Harris Publications produced enthusiast magazines for nearly 40 years, but today it closes its doors, effectively shuttering Combat Handguns, Pocket Pistols, Guns & Weapons for Law Enforcement and other gun titles that were newsstand regulars for years. It’s a loss for firearm enthusiasts for a number of reasons.

Folio magazine reported the development yesterday, citing an alleged internal memo that the growth of digital media’s popularity led to the demise. The company produces a long list of other titles, directed at a variety of sports and hobbies. As of yet, there’s no closure verification on its website, though.

The move should be of concern, even if you weren’t a reader. Owner Stanley Harris, or at the least his distribution manager, was shear genius at placing those periodicals on newsstands, seemingly everywhere and in some places where saying the word “gun” at the checkout resulted in a SWAT Team response.

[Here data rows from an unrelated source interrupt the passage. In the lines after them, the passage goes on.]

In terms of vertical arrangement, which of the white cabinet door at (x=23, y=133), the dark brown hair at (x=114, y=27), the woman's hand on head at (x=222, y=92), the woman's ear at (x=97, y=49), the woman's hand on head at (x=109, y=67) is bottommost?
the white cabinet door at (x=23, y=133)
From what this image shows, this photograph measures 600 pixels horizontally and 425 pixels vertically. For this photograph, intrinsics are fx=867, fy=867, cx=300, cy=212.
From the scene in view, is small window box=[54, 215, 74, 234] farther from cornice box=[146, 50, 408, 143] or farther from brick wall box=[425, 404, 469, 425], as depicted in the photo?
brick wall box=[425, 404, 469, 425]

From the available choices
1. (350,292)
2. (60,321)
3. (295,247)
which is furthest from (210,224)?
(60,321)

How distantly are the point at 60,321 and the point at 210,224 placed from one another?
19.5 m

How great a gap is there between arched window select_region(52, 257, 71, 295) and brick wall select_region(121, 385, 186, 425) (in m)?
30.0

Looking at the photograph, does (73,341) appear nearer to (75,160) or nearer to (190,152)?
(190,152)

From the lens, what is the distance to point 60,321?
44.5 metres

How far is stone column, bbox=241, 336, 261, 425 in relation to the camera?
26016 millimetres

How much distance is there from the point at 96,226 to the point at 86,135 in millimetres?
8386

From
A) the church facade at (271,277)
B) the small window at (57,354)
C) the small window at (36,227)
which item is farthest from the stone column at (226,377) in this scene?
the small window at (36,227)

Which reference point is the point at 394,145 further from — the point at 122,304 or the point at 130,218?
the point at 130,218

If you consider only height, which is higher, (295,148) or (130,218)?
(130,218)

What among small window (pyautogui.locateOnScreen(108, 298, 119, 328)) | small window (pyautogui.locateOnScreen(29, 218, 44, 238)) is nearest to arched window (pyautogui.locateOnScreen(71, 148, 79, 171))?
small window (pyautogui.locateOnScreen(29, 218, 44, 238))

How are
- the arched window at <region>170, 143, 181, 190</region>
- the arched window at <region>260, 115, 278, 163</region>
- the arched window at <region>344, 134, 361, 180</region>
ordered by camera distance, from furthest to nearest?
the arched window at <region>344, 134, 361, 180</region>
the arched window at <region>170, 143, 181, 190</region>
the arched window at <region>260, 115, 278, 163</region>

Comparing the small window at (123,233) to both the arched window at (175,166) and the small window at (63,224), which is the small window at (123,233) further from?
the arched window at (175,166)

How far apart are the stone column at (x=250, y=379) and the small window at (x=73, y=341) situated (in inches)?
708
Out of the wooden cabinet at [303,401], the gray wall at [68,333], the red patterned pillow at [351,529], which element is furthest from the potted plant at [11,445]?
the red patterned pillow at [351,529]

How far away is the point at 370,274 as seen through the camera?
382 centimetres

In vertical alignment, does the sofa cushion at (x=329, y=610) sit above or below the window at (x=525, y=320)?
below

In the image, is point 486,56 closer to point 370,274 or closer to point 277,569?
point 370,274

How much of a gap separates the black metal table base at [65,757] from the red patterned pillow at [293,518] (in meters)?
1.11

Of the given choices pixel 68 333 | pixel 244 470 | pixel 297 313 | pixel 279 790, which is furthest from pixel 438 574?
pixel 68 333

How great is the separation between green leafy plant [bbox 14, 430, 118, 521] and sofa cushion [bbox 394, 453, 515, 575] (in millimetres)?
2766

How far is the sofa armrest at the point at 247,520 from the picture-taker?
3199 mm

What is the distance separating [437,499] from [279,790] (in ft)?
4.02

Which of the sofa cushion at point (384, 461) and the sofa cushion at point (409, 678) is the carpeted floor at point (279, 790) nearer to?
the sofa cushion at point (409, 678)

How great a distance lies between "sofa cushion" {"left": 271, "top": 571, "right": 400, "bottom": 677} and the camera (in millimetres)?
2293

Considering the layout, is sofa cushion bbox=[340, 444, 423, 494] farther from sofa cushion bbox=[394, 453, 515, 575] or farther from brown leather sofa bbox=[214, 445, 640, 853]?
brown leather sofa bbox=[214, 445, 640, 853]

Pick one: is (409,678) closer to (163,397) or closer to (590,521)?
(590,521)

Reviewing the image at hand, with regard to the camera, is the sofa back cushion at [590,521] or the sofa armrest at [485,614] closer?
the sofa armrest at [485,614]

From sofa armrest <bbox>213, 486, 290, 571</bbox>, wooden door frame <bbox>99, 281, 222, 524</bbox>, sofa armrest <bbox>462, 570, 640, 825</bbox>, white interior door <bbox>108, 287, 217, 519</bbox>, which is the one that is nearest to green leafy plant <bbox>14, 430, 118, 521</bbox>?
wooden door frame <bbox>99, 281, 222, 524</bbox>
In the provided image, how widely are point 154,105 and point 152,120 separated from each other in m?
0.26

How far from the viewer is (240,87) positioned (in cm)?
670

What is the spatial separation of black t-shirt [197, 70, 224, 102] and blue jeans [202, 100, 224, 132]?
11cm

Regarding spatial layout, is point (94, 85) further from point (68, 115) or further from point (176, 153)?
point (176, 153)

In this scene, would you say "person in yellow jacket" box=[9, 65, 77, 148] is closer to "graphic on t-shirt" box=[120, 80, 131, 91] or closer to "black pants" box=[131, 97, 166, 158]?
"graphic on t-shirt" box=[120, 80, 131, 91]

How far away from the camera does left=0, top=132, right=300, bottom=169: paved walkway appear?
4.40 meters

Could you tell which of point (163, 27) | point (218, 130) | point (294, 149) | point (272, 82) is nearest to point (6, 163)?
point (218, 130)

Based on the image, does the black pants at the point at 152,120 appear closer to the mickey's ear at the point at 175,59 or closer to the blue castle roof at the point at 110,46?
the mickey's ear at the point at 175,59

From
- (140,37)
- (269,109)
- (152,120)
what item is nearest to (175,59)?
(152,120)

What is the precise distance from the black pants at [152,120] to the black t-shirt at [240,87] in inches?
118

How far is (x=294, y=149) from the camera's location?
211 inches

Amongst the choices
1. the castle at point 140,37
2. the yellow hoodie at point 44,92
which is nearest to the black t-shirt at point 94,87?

The vacuum they leave could reduce the number of new enthusiasts recruited.

Competition is fierce for readers and advertisers in the magazine industry, but firearms reporters, writers, editors and photographers are a tight-knit group. To say there are friends at the publications would be an understatement, and many of them are either shopping their expertise and services around this morning, dreading the unemployment line, or both. The news affects many families with young children.

Things change, unfortunately, at an ever-increasing pace, but I can’t help but think back to the wisdom the founder/owner of Cashbox in Tucson, Ariz.—Nimer Ganem, who’d assembled the kind of staff that made it the friendliest, most knowledgeable gun store in all of Arizona nearly 20 years ago. A large, competing gun retailer had just closed down in town and he immediately expressed concern about the staff and families. When I pressed him about the possibility of new customers frequenting his business, which was a landmark for shooters in the area since 1957, he explained that wasn’t even on his mind, because with today’s political attacks on firearms and gun rights, “There’s safety in numbers.”